The problem with this line of reasoning is that isometry measurements depend on the ACL being intact; otherwise the kinematics may be abnormal. Even when the ACL is intact, the isometric area on the femoral condyle is influenced sensitively by the loads imposed on the knee while it is being moved. This was shown by Zavras et al,¹⁷ who published a map showing a range of different recommended isometric graft locations from the previous literature (Fig. 21-3). Their reproduction of the published works confirmed that isometric behavior could be found reliably for attachment points only at the extreme anteroproximal corner of the natural ACL attachment area.^2,9 This means that “isometric” ACL reconstructions are nonanatomical, with the femoral graft tunnel centered higher and deeper in the notch (with the knee flexed) than the natural attachment area. Despite this, the mainstream of opinion through the 1990s favored femoral graft tunnels placed isometrically.
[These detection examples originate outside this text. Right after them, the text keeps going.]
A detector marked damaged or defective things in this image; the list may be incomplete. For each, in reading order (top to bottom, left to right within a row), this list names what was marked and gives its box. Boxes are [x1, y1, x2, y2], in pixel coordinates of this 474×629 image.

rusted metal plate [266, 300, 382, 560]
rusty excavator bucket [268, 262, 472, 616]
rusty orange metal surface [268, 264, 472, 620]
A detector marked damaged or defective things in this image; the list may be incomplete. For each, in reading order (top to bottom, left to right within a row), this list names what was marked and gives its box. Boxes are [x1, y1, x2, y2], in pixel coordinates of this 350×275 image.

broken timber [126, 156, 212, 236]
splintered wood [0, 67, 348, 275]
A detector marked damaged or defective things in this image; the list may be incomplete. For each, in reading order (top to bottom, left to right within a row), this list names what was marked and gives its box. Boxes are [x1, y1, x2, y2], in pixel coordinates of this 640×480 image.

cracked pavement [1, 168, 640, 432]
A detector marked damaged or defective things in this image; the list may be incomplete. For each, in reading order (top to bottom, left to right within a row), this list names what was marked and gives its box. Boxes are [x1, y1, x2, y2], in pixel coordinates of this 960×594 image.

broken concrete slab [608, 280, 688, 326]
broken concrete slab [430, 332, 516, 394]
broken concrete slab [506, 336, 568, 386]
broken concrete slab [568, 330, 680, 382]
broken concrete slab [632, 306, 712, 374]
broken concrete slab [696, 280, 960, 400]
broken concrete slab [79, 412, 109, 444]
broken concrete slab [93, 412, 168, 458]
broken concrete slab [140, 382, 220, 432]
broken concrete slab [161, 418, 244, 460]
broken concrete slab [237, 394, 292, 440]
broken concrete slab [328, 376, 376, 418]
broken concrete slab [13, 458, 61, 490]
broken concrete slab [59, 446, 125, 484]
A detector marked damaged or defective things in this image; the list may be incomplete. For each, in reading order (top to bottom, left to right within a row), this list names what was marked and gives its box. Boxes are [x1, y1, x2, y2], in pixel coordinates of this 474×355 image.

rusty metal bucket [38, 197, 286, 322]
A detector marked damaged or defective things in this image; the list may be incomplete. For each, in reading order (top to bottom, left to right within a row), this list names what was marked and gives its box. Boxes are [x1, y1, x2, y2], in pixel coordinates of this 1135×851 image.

Although many clinical papers were published to report a high percentage of good and excellent results, there remained a high level of interest in ACL research and development, reflecting an underlying dissatisfaction with clinical outcome and a desire to find ways of improvement.

Fig. 21-3 Published isometric graft attachment sites: S1, Sidles et al¹⁰; F, Friederich and O’Brien⁹; H, Hefzy et al²; L, Cazenave and Laboureau³¹; B, Blankevoort et al³²; An (anatomic), Odensten and Gillquist.³³

(Reproduced from Zavras TD, Race A, Bull AMJ, et al. A comparative study of isometric points for ACL reconstruction. Knee Surg Sports Traumatol Arthrosc 2001;9:28–33, with kind permission of Springer Science and Business Media.)